Brad and Bill with Sunset Peak in the background. The day started cloudy, by noon the sky cleared, the wind decreased from moderate to calm, and the temperatures rapidly peaked above 0 degrees Celsius.
It is worth noting that there were Coyote footprints suggesting that these animals are using the uphill tracks. VERY SMART indeed. Also I applaud the several "snowshoe" tracks I observed at several place during today ski tour. This incredible area should not be domain only of randonee/tele tourers or snowmobilers.
Freeman ridge below with some very nice ski tracks set Saturday!
With all the many touring possibilities at Mores Creek Summit area I rarely return to same slopes a week later, but I wanted to dig a snow pit close to the same location I did snow pit work a week ago (at Top of The World). However, this time Brad performed the stability tests.
Not surprisingly the layer of "Near Surface Facets" (NSF) were the still present at 45 cm below the snow surface. This slope tested has 30 degrees of steepness, a SEE aspect, at an elevation of 7700 feet. This is NOT a good picture, but the weak layer can be seen halfway in the snow column below the shovel.
The NSF layer produced easy
ECT (Extended column Test) and easy
CT (Compression Test) scores with Q2 quality. Fracture propagation results were negative, but we noticed that the fracture propagation (ECT-N) was arrested after 45-50 cm.A quick check on structural weaknesses (Lemons) revealed the following:Weak Layer in top meter - layer of concern at 45 cm.
- Weak layer consist of "persistent grain types" - NSF
- Difference between slab and weak layer grain size greater than 1 mm (2 mm NSF versus 0.5 mm rounds & partly settled grains)
- More than one step in hardness between slab (1F) and weak layer (Fist)

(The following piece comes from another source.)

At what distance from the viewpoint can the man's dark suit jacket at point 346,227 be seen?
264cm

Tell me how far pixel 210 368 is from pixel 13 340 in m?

- Weak layer thinner than 10 cm - it was ~ 5 mm thick.
So, the five lemons and Easy scores with moderate Q2, clearly suggested prudence, particularly with the warming temperature trend and air temperatures above 0 degrees Celsius. In addition E and South aspect slopes were experiencing numerous "pinwheels" and "rollies" due to the warming trend. Notice the "maximum" temperatures above O degree Celsius from the Mores Creek Summit not only today (December 5th), but during December 2nd and 3rd.
In the long term the warm temps might assist in improving the snowpack structure in the 45 cm interface. The bad news is that we had to manage angles today, and the recent pow suffered from the unavoidable densification and formation of a crust surface at East and South aspects. But as long as you kept your skiing to N/NE aspects and above 6500 feet, the skiing was extremely fun in boot high powder.
I always request my ski companions to allow me to indulge with the great food that can be found at Idaho City eateries. But most importantly, our visit to Idaho City local restaurants supports the local economy! It is the least we can do, after having so much fun in their backyard and playground! Below you will notice the BIG smiles from the Gold Mine Restaurant host after Brad had his dinner delivered after a full day of skiing at Top of The World, Almost Top of the World, and the Knob Ridge areas.
Thanks Dave, Bill, and Brad for a day of camaraderie and friendship!